In den 80ern kam mir Doris Dörrie mit ihrem Film „Männer“ unter. Eine Komödie ohne sonderlichen Tiefgang, aber amüsant, für damalige Verhältnisse rasant und – vor allem – von einer Regisseurin gemacht. Ich habe einige ihrer Bücher mit viel Vergnügen gelesen, darunter „Leben, Schreiben, Atmen“ – ein Buch über das Schreiben.

In „Die Heldin reist“ beschreibt sie, wie es ist, als Frau auf Reisen zu gehen. Sie erzählt zunächst vom Muster der „Heldenreise“, das vielen Romanen und Filmen zugrunde liegt.

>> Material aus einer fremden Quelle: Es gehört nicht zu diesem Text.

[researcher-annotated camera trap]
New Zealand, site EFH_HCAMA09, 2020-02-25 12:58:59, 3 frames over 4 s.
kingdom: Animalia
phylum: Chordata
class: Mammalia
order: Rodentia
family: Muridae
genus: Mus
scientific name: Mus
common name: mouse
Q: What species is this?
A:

Doris Dörrie – Die Heldin reist

Der Held – es ist meist ein Mann – verlässt die heimischen Gefilde, gerät in Verstrickungen, Kriege, Kämpfe, Abenteuer, erlegt den „Drachen“, rettet die Maid und kehrt siegreich nach Hause zurück. Dörrie fragt sich, was passiert denn, wenn eine Frau sich auf den Weg macht? Wie unterscheidet sich ihr Reisen von eben diesem Konstrukt?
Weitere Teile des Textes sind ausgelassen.